WORK TO BE COMPLETED: Nothing but an exact copy is wanted: the line with "New Zealand, site" and each line after it in the data below, last line included.

INPUT DATA:
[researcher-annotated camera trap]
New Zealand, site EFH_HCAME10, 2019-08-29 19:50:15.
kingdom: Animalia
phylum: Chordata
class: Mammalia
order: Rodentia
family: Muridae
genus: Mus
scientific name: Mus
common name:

SOLUTION TO THIS EXERCISE:
New Zealand, site EFH_HCAME10, 2019-08-29 19:50:15.
kingdom: Animalia
phylum: Chordata
class: Mammalia
order: Rodentia
family: Muridae
genus: Mus
scientific name: Mus
common name:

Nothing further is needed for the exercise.